> [BACAAN YANG DIBERIKAN]:
--------

Baritan : Tradisi Tolak Bala Masyarakat Dieng
baritan dieng 1

Tradisi Baritan dilaksanakan pada jum’at pungkasan, atau hari jum’at terakhir dalam bulan sura. Tradisi ini dimulai pada malam jum’at  dengan prosesi nglanglang Bhuwana. Masyarakat Dieng akan berkumpul di sekitar komplek Candi Dwarawati, lalu berjalan membawa obor mengelilingi desa Dieng. 

Hari Jum’at pagi, para pemangku adat laki-laki beserta masyarakat sudah bersiap untuk menyembelih seekor mendo kendit. Mendo kendit merupakat istilah bagi kambing yang pada bagian perutnya memiliki garis warna yang melingkari perut, menyerupai kendit atau sabuk. Setelah disembelih kaki, kepala serta badan kambing dipisahkan.

Prosesi selanjutnya adalah penanaman sesaji, para pemangku adat mengambil bagian kepala serta ke-empat kaki kambing, selanjutnya ke empat kaki kambing akan ditanam atau dikubur. Tempat pengkuburanya ini merupakat 4 pojok atau sudut batas desa. Selanjunya kepala kambing akan ditanam di tengah-tengah desa. Prosesi ini memiliki makna membuat benteng pun dengan do’a agar masyarakat desa diberi keselamatan.

Baritan : Tradisi Tolak Bala Masyarakat Dieng
baritan dieng 4

Jika ke empat kaki serta kepala kambing ditanam, badan kambing yang dipisahkan tadi dimasak oleh masyarakat. Selain itu terdapat sesaji lain yang disiapkan, seperti tumpeng, sayur, macam”macam teh, pisang raja, serta aneka jajanan pasar. Seluruh masakan dan sesaji selanjutnya dibawa ke tengah Desa atau biasanya di depan rumah pemangku adat. Selanjutnya seluruh makanan dan sesaji di doakan dan dimakan bersama-sama.

Baritan merupakan sebuah tradisi yang mengajarkan kita bahwa manusia tidak hidup sendiri di muka bimi, melainkan juga perlu bersinergi dengan alam serta Tuhanya agar tercapai keselamatan baik raga maupun batin.

Jika kalian ingin menyaksikan tradisi ini, kalian bisa datang langsung ke Desa Dieng Kulon pada Jum’at terakhir di bulan muharam setiap tahunya.

--------

> [INFORMASI YANG DISEDIAKAN]:
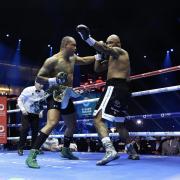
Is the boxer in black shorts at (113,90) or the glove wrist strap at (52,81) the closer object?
the boxer in black shorts at (113,90)

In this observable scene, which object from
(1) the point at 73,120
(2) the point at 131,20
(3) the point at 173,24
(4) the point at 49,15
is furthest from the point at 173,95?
(1) the point at 73,120

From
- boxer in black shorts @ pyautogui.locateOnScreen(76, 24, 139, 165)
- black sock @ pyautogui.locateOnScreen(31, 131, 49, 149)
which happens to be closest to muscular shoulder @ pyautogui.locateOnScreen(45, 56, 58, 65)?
boxer in black shorts @ pyautogui.locateOnScreen(76, 24, 139, 165)

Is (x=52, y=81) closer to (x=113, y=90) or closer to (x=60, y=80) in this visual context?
(x=60, y=80)

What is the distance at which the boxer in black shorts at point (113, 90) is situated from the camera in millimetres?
2674

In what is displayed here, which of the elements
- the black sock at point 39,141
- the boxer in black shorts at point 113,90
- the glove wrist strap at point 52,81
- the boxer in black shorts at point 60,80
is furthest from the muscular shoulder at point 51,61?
the black sock at point 39,141

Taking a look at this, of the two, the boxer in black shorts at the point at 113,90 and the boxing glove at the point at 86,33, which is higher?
the boxing glove at the point at 86,33

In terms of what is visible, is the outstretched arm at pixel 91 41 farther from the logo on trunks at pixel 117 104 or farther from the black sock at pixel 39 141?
the black sock at pixel 39 141

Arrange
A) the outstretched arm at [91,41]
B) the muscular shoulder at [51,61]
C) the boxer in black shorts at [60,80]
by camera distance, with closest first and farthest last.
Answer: the outstretched arm at [91,41] < the boxer in black shorts at [60,80] < the muscular shoulder at [51,61]

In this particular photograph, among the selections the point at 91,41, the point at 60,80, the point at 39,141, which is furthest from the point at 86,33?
the point at 39,141

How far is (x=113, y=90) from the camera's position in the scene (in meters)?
2.83

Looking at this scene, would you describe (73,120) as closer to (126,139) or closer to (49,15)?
(126,139)

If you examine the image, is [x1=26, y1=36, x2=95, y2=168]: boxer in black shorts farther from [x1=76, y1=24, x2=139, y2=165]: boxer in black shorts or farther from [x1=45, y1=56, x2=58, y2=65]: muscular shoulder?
[x1=76, y1=24, x2=139, y2=165]: boxer in black shorts

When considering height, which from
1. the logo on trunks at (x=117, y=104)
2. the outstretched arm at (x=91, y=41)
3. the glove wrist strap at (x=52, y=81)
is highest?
the outstretched arm at (x=91, y=41)

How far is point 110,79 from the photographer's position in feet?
9.51
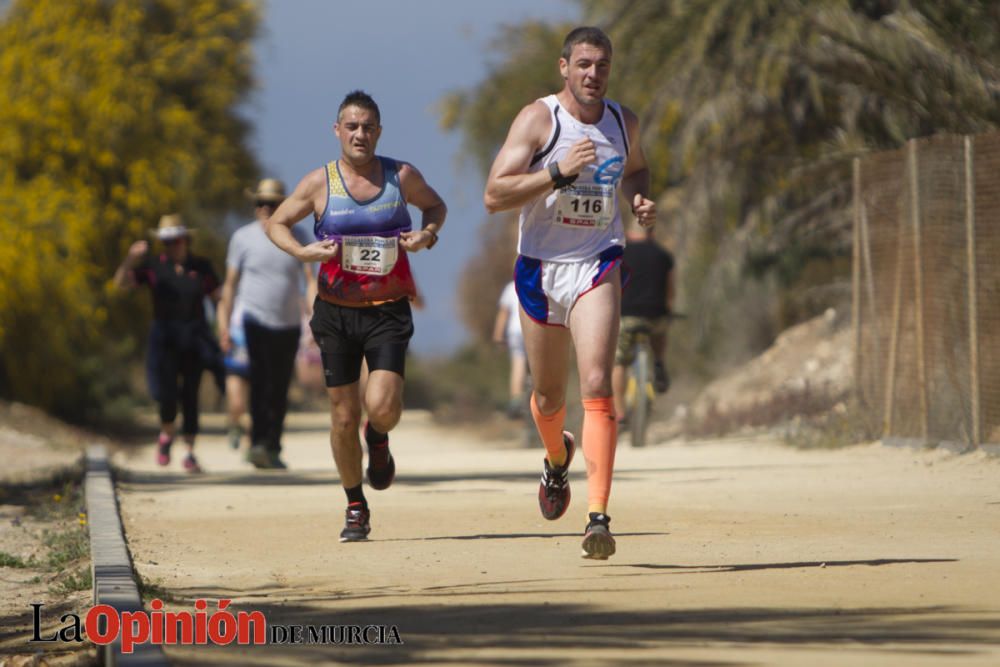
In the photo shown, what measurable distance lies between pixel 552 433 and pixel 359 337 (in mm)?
1155

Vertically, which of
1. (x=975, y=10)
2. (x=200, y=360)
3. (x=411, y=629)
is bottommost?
(x=411, y=629)

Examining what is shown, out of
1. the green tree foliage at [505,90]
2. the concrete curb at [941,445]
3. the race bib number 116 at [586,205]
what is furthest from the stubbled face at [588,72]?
the green tree foliage at [505,90]

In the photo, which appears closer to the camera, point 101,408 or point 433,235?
point 433,235

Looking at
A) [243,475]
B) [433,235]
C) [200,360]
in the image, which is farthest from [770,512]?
[200,360]

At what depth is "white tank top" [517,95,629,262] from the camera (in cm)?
846

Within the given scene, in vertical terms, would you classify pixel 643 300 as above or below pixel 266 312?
above

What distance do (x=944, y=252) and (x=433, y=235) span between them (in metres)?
5.58

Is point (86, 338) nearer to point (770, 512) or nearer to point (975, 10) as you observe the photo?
point (975, 10)

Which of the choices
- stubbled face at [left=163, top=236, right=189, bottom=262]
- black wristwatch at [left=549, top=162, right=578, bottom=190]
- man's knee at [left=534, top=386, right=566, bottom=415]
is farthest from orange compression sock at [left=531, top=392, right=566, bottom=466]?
stubbled face at [left=163, top=236, right=189, bottom=262]

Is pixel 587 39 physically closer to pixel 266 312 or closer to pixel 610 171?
pixel 610 171

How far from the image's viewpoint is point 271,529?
10086 mm

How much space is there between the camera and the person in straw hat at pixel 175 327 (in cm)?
1595

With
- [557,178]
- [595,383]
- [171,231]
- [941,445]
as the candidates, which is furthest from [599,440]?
[171,231]

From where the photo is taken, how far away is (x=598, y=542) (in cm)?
788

--------

> [TUGAS YANG DIBERIKAN]:
(A) Salin kata demi kata bagian bacaan tentang tradisi Baritan, mulai dari "Prosesi selanjutnya adalah" dan berakhir pada "dan dimakan bersama-sama.".
(B) Menurut bacaan tentang tradisi Baritan, di mana keempat kaki kambing dikuburkan?

> [JAWABAN YANG DIBERIKAN]:
(A)
Prosesi selanjutnya adalah penanaman sesaji, para pemangku adat mengambil bagian kepala serta ke-empat kaki kambing, selanjutnya ke empat kaki kambing akan ditanam atau dikubur. Tempat pengkuburanya ini merupakat 4 pojok atau sudut batas desa. Selanjunya kepala kambing akan ditanam di tengah-tengah desa. Prosesi ini memiliki makna membuat benteng pun dengan do’a agar masyarakat desa diberi keselamatan.

Baritan : Tradisi Tolak Bala Masyarakat Dieng
baritan dieng 4

Jika ke empat kaki serta kepala kambing ditanam, badan kambing yang dipisahkan tadi dimasak oleh masyarakat. Selain itu terdapat sesaji lain yang disiapkan, seperti tumpeng, sayur, macam”macam teh, pisang raja, serta aneka jajanan pasar. Seluruh masakan dan sesaji selanjutnya dibawa ke tengah Desa atau biasanya di depan rumah pemangku adat. Selanjutnya seluruh makanan dan sesaji di doakan dan dimakan bersama-sama.

(B) Di empat pojok atau sudut batas desa.